The Colonel Avery Morgan House, at 219 South Main Street in Colchester, was built around 1824. Col. Morgan, born in 1781, was originally from Groton. He was a carpenter, merchant and farmer, who also served in the War of 1812 in the defense of New London. In 1802, he married Jerusha Gardner. Their first two children were born in Groton (they also lived for a time in Bozrah) and the other five children were born in Colchester, which they moved to in 1807. They later moved to Hartford, where Col. Morgan died in 1860 and his widow in 1861. The Colonel Avery Morgan House in Colchester is now a branch of Liberty Bank.
George Jewett House (1803)
The Thomas Millard House is on Main Street in Essex. Millard carved ship’s figureheads and built several houses, including his own in 1803. In 1814, the house was sold to George Jewett, a lawyer and town clerk, who commanded the Potapoug Militia during the 1814 British raid on Essex.
Elkanah Cobb House (1769)
The Elkanah Cobb House, on Water Street in Stonington Borough, is one of the oldest in town. Built in 1760s, the Cobb House is a one-and-a-half story structure with a gambrel roof and unusual 9 over 6 sash windows. Cobb was the owner of the house at the time when Stonington was bombarded by British ships on August 19, 1814 during the War of 1812. According to The Homes of our Ancestors in Stonington, Conn., by Grace Denison Wheeler (1903), the house “stood in the thick of the fight near the [American] battery, and so has many scars received during the bombardment.” Benson J. Lossing visited Stonington in 1860 and mentions the house in his Pictorial Field-Book of the War of 1812 (1869).

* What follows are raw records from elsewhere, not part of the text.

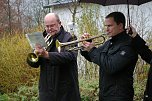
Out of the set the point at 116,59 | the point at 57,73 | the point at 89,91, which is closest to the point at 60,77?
the point at 57,73

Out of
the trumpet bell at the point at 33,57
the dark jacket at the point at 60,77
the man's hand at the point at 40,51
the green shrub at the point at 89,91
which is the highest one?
the man's hand at the point at 40,51

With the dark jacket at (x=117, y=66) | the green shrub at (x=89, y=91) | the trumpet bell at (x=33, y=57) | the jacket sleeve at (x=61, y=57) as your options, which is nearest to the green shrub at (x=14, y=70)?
the green shrub at (x=89, y=91)

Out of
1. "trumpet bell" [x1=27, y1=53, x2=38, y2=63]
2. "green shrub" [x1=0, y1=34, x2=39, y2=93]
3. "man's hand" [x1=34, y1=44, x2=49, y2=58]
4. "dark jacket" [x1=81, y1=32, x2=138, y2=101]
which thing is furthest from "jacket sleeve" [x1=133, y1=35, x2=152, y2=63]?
"green shrub" [x1=0, y1=34, x2=39, y2=93]

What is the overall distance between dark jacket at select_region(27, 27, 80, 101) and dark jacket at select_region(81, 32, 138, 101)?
51cm

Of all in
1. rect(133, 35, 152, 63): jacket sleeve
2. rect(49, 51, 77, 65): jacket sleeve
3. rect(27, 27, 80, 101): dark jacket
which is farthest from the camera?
rect(27, 27, 80, 101): dark jacket

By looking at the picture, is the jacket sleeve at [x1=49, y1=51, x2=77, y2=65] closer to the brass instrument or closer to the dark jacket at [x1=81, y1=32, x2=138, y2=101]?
the brass instrument

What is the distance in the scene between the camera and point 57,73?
398 cm

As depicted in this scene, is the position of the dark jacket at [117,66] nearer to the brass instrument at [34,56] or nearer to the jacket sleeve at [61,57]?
the jacket sleeve at [61,57]

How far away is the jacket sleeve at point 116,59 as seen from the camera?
134 inches

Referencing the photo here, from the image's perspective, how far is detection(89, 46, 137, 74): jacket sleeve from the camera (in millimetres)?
3393

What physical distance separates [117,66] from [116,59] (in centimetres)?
8

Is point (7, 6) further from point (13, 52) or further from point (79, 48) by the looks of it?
point (79, 48)

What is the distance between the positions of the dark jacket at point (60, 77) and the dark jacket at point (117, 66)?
509 mm

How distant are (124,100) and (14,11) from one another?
23.0m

The Capt. Amos Palmer House (1787)
The Capt. Amos Palmer House is located on Main Street in Stonington Borough. The house was built by Amos Palmer in 1787, replacing his earlier home on the same site, which had burned down when a barn on an adjoining property caught on fire. When a British cannonball hit the house during the War of 1812, Capt. Palmer waited until it had cooled and brought it to the fort to be returned to its sender! From 1837 to 1840, the house was occupied by Anna Matilda McNeill Whistler, whose sister was married to Dr. George E. Palmer of Stonington, and her family. Her husband, the engineer Major George Washington Whistler, was working on the Providence to Stonington railroad. Their son, the artist James McNeill Whistler, was a child at the time. He later painted the famous portrait of his mother in 1871. The family frequently revisited the house. In the twentieth century, it was the home of the poet, Stephen Vincent Benét, and later the Canadian artist, author and filmmaker, James Houston.